UPDATE (Jan. 21, 2024 3:10 p.m. E.T.): With just two days to go before the New Hampshire primary, Ron DeSantis has suspended his campaign and endorsed Donald Trump.
“Success is not final, failure is not fatal: it is the courage to continue that counts.”
— Ron DeSantis (@RonDeSantis) January 21, 2024
– Winston Churchill pic.twitter.com/ECoR8YeiMm
Ron DeSantis was in trouble. After years of hype as the politician who would topple former President Donald Trump, the Florida governor came in a distant 2nd place in the Iowa caucuses. Yes, he somewhat surprisingly held off a late charge from Nikki Haley, but he still trailed Trump by nearly 30 percentage points among Republican voters. And the road ahead for him looks even more daunting.

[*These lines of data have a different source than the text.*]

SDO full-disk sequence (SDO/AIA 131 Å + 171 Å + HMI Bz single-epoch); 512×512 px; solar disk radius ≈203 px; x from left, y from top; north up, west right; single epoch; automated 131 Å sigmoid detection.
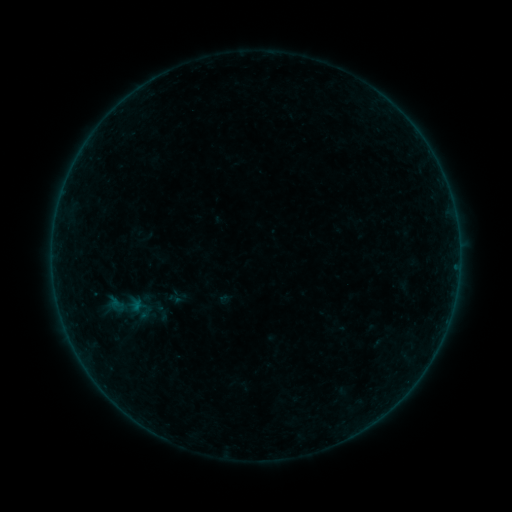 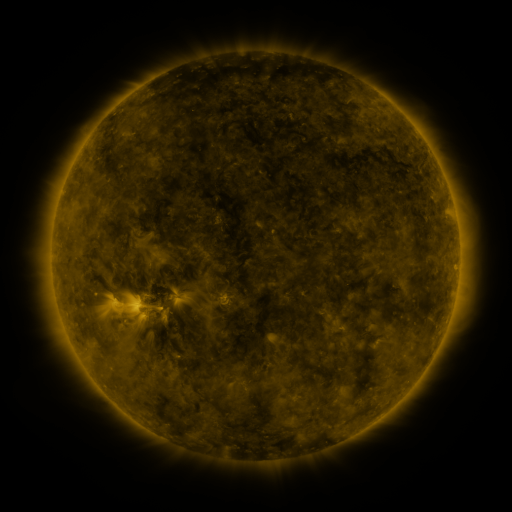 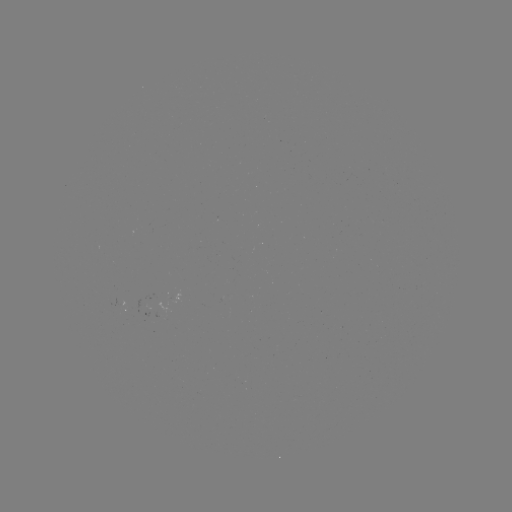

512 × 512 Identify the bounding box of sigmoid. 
[92, 274, 159, 338].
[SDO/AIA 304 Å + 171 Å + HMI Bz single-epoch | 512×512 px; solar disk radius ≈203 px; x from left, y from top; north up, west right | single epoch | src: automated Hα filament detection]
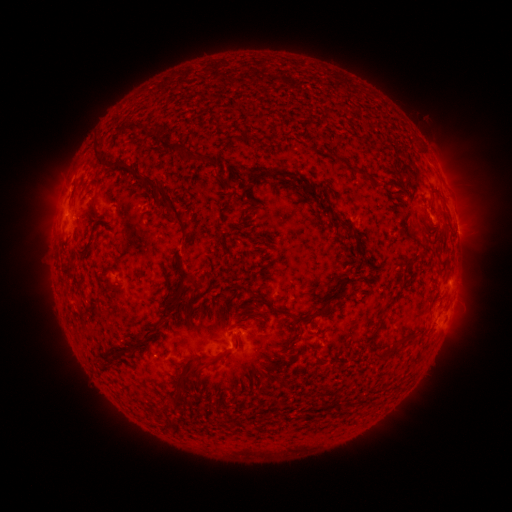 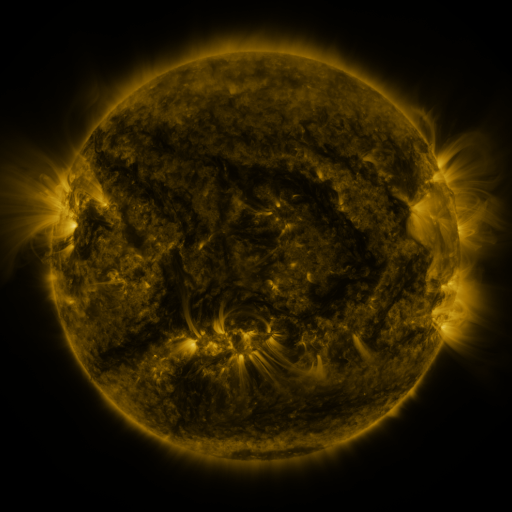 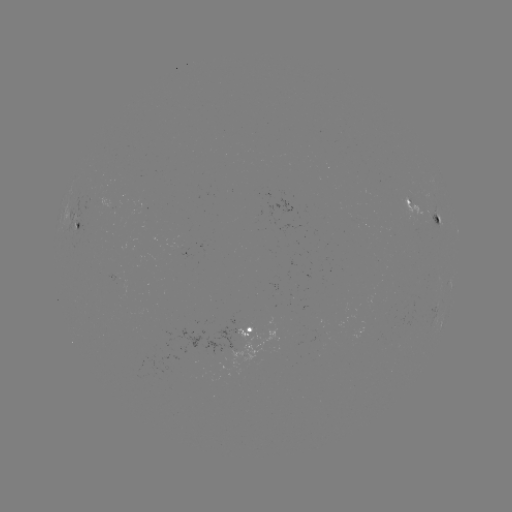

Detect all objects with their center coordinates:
filament: <bbox>114, 124, 144, 137</bbox>
filament: <bbox>254, 136, 264, 147</bbox>
filament: <bbox>91, 140, 105, 169</bbox>
filament: <bbox>169, 143, 210, 166</bbox>
filament: <bbox>390, 161, 399, 175</bbox>
filament: <bbox>112, 163, 188, 245</bbox>
filament: <bbox>248, 168, 267, 185</bbox>
filament: <bbox>267, 170, 321, 201</bbox>
filament: <bbox>357, 170, 378, 187</bbox>
filament: <bbox>175, 199, 188, 206</bbox>
filament: <bbox>432, 212, 440, 221</bbox>
filament: <bbox>327, 213, 350, 229</bbox>
filament: <bbox>75, 225, 100, 258</bbox>
filament: <bbox>420, 237, 429, 248</bbox>
filament: <bbox>223, 244, 232, 256</bbox>
filament: <bbox>178, 263, 184, 274</bbox>
filament: <bbox>184, 272, 192, 285</bbox>
filament: <bbox>193, 277, 204, 287</bbox>
filament: <bbox>247, 288, 304, 325</bbox>
filament: <bbox>173, 296, 187, 314</bbox>
filament: <bbox>109, 301, 175, 368</bbox>
filament: <bbox>313, 305, 327, 316</bbox>
filament: <bbox>245, 312, 262, 318</bbox>
filament: <bbox>282, 336, 300, 352</bbox>
filament: <bbox>374, 342, 400, 357</bbox>
filament: <bbox>188, 348, 233, 377</bbox>
filament: <bbox>288, 353, 295, 364</bbox>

For DeSantis, everything was riding on Iowa. While the state’s voters often opt for candidates who don’t win the eventual GOP nomination — Sen. Ted Cruz of Texas beat Trump there in 2016, for example — the caucuses narrow the field and set the tone for the rest of the race. In this case, the takeaway is that Trump is indeed as dominant in the Republican field as poll after poll has suggested, and that he has no real rival. Iowa was DeSantis’ one major opportunity to disrupt the narrative that Trump’s nomination was inevitable, and he didn’t.
The takeaway is that Trump is indeed as dominant in the Republican field as poll after poll has suggested.
It wasn’t for lack of trying. DeSantis invested tremendous resources in the Hawkeye State, and even as his campaign dealt with financial troubles, he specifically prioritized investing in campaign staff and field operations there. He also hustled to secure local endorsements and succeeded in securing some big ones, including evangelical power broker Bob Vander Plaats and Iowa Gov. Kim Reynolds. Super PACs backing his candidacy spent tremendous amounts of cash on ads and door-knocking operations, seeing that strategy as the prime opportunity to derail the Trump train. But in the weeks before the race, one of those PACs, Never Back Down, spiked its ad buy plans after sensing that DeSantis’ candidacy was already a lost cause. Monday’s results vindicated its concerns.
If DeSantis couldn’t pull off a win in Iowa — where he went all in and where voters are uniquely open to non-front-runner candidates — it’s hard to imagine where he can win. In all likelihood he will be thrashed in New Hampshire, where he’s been averaging around 6% support in recent polls and has been running far behind not just Trump but also Hayley. (He was even running behind former New Jersey Gov. Chris Christie, who dropped out of the race on Wednesday.) South Carolina, where DeSantis is also sitting well below Trump and Haley in the polls, looks grim as well. There’s no bright spot on the map for DeSantis to look forward to.